CONSIGNES >>
1. Répondez à ces questions à partir de l'article sur la limitation à 80 km/h :
(a) Dans quel aéroport a lieu le débarquement en France ?
(b) Sur combien de kilomètres porte le retour d'expérience ?
(c) Quel événement News d'Anciennes couvrait-il presque H24 pendant trois jours ?
2. Recopiez, dans l'article sur la limitation à 80 km/h, le passage qui s'ouvre sur les mots contenant « Les toutes petites » et se termine par « que de sécurité. ».

*** TEXTE SOURCE

Limitation à 80 km/h : un changement à deux vitesses ?
Hasard de calendrier, mon séjour en France était réservé pour la première semaine de juillet, bien avant l’annonce du changement de limitation à 80 km/h. Sans revenir sur pourquoi ce changement me semble incohérent (lire aussi Limitation à 80 km/h : quand l’État s’emmêle), voici un retour d’expérience sur 1500 km.
J’avoue que je n’en menais pas large lors de mon débarquement à l’aéroport de Bordeaux. Entre le changement de côté de circulation (lire aussi : Les Anglais roulent-ils du mauvais côté?), de véhicule (retour au Grand Cherokee, automatique, lire aussi : les chignoles du taulier) et le changement de limitation de vitesse, difficile d’être à l’aise ! Pourtant après une semaine dans l’hexagone, avec un long périple allant globalement de Bordeaux au Mans, aller-retour, par nationale, un constat étrange s’impose.
Les toutes petites routes, celles pour lesquelles la limitation à 80 km/h ne change rien
Il faut bien l’avouer, autour du village perdu au fin fond de la Charente où résident mes parents, le changement de vitesse maximale autorisé a un impact mineur. Les routes sont tellement étroites, avec une visibilité catastrophique que les autochtones en ont même tendance à rouler au milieu de la route. Honnêtement, atteindre 80 km/h relève du miracle, alors 90… La limitation à 80 km/h semble alors une simple modification sans grand impact, tant en terme de temps, que de consommation que de sécurité.
Les « grands axes » secondaires, ça risque de marcher…
… Mais pas pour les raisons annoncées. Je passais mon week-end au Mans Classic, que News d’Anciennes couvrait presque H24 pendant trois jours. C’était l’occasion de faire le test sur les grands trajets, avec en plus un itinéraire que je connais bien (c’était la route des vacances de ma jeunesse, et j’y suis repassé assez régulièrement en grandissant).

******
*** LISTE AFFICHÉE

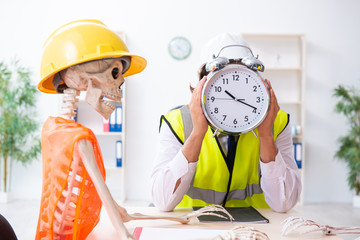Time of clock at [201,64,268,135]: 10:18
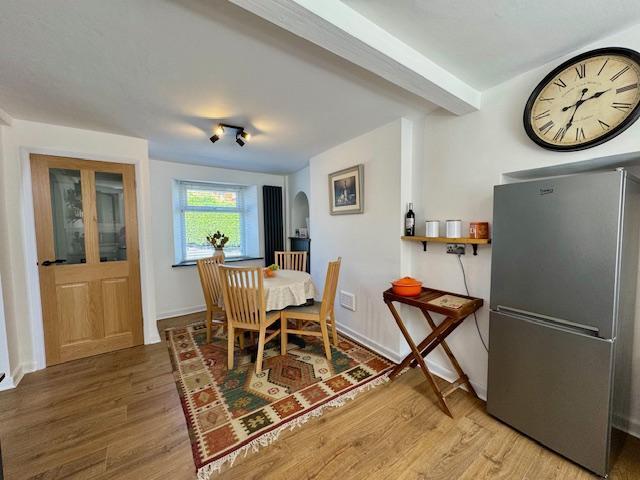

******

RÉPONSES >>
1.
(a) À l'aéroport de Bordeaux.
(b) Sur 1500 km.
(c) Le Mans Classic.

2.
Les toutes petites routes, celles pour lesquelles la limitation à 80 km/h ne change rien
Il faut bien l’avouer, autour du village perdu au fin fond de la Charente où résident mes parents, le changement de vitesse maximale autorisé a un impact mineur. Les routes sont tellement étroites, avec une visibilité catastrophique que les autochtones en ont même tendance à rouler au milieu de la route. Honnêtement, atteindre 80 km/h relève du miracle, alors 90… La limitation à 80 km/h semble alors une simple modification sans grand impact, tant en terme de temps, que de consommation que de sécurité.